Celine Kwan, fondatrice et directrice artistique de la marque éponyme

 

Diplômée de Central Saint Martins en 2021, Celine Kwan mêle humour et nostalgie enfantine dans ses créations colorées, notamment adoptées par la chanteuse Lizzo. Inspirée par ses racines entre Hong Kong et le Royaume-Uni, elle allie technologie et durabilité pour penser une mode inclusive.

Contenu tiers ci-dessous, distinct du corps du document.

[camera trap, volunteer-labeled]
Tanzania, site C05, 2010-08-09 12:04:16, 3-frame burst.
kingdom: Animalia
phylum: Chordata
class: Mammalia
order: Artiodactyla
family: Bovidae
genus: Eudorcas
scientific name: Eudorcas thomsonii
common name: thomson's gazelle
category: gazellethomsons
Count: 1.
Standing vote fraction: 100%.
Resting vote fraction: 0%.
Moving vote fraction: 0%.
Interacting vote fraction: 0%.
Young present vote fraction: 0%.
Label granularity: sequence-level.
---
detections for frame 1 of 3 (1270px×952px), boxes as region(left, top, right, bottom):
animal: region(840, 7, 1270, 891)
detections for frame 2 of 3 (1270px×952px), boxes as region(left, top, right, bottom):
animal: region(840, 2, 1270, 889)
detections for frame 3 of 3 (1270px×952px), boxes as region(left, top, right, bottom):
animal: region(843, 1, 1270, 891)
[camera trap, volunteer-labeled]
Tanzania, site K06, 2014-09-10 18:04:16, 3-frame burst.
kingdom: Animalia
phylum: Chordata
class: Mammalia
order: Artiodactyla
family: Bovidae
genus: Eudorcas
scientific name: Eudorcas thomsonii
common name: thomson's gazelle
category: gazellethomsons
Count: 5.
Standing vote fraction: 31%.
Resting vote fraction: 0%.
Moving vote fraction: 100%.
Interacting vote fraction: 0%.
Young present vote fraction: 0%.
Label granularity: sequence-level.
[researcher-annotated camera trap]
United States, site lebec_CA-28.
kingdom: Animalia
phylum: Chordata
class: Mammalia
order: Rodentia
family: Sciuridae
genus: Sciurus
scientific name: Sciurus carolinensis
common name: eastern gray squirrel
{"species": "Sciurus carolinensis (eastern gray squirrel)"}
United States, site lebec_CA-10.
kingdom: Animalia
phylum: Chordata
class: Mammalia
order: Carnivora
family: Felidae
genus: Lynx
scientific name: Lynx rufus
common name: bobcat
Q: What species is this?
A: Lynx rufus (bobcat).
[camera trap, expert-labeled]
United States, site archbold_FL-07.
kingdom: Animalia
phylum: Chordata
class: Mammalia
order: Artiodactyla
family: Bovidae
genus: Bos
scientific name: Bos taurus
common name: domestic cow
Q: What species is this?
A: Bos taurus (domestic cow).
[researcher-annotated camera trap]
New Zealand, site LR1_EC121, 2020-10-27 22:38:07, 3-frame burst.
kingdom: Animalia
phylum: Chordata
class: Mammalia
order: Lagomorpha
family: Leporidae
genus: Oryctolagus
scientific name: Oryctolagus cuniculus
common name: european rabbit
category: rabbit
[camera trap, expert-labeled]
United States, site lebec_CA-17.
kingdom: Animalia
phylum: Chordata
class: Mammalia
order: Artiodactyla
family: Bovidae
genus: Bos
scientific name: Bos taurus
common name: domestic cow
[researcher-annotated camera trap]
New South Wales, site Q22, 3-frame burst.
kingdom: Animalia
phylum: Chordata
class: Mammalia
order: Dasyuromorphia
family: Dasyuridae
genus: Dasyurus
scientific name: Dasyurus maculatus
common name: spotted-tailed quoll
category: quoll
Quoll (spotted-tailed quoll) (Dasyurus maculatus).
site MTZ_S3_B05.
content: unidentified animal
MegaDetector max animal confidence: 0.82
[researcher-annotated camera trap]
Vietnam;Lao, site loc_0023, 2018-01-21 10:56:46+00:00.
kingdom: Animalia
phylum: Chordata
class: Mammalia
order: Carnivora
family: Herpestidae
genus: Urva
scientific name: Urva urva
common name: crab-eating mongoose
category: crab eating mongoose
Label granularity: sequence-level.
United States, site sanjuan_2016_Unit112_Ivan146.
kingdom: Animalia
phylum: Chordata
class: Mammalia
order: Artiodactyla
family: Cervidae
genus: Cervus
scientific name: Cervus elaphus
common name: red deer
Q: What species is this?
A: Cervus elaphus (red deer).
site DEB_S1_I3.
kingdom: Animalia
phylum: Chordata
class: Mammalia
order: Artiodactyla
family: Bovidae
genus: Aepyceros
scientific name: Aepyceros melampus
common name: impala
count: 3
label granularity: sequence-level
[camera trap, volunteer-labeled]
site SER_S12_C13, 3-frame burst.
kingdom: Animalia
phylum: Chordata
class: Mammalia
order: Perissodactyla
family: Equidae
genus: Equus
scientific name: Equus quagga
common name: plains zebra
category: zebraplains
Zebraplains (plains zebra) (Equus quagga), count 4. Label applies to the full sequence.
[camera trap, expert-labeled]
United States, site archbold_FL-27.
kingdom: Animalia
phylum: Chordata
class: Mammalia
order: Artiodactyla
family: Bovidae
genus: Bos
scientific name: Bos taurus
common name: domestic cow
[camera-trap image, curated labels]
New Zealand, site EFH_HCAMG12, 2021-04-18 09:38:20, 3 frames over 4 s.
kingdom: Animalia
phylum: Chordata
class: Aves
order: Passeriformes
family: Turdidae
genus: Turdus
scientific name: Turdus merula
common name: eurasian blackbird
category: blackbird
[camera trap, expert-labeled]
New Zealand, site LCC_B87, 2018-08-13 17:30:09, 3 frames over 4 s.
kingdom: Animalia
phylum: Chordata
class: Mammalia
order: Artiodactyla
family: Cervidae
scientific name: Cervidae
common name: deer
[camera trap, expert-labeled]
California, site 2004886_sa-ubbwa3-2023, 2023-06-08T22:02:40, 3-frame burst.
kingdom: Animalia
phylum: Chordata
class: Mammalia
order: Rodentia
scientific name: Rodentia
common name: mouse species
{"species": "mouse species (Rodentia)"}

“Mon enfance a été particulière, marquée par un contraste culturel. Je suis née à Hong Kong, puis j’ai déménagé au Royaume-Uni à l’âge de 12 ans. Être la seule fille asiatique dans une école anglaise traditionnelle oblige à se forger une forte personnalité et à devenir indépendante. L’art est devenu une échappatoire, tout comme l’humour. Déchiffrer le sens de l’humour d’un pays est crucial, cela m’a aidée à appréhender toute la culture anglaise et à communiquer avec les autres. Mes vêtements cherchent à refléter cette capacité à établir des connexions. Les nouvelles générations sont d’ailleurs à la poursuite d’un esprit de liberté qu’il·elle·s ont peur de ne jamais connaître. D’où une nostalgie d’esthétiques enfantines passées, comme le style Y2K ou l’ère Tumblr, présentées comme plus simples. Mes collections explorent ces moments universels, loin des pressions modernes, qui résonnent avec tout le monde : les phases étranges de l’adolescence, les anniversaires, les ­premières relations. Une période entre insouciance et questionnements qui offre du caractère à mes créations. La mode, pour moi, est une forme d’évasion, et elle doit toujours contenir une dose d’humour, subtil ou évident. Toutefois, c’est aussi un lieu brutal, une industrie exigeante et compétitive. Par ailleurs, elle reste majoritairement dominée par des hommes blancs, ce qui limite les modèles auxquels s’identifier en tant que femme asiatique. À part Anna Sui, je n’avais presque personne à admirer dans ce domaine, et je ressens parfois une pression plus forte que les autres jeunes designers. Si je devais donner un conseil à mon moi enfant, ce serait de prendre soin de ma santé mentale et physique. Créer des œuvres authentiques nécessite avant tout de se préserver soi-même.”

Celine Kwan SS25

Cet article est originellement paru dans notre numéro WE WILL ALWAYS BE THOSE KIDS Spring-Summer 2025 (sorti le 25 février 2025).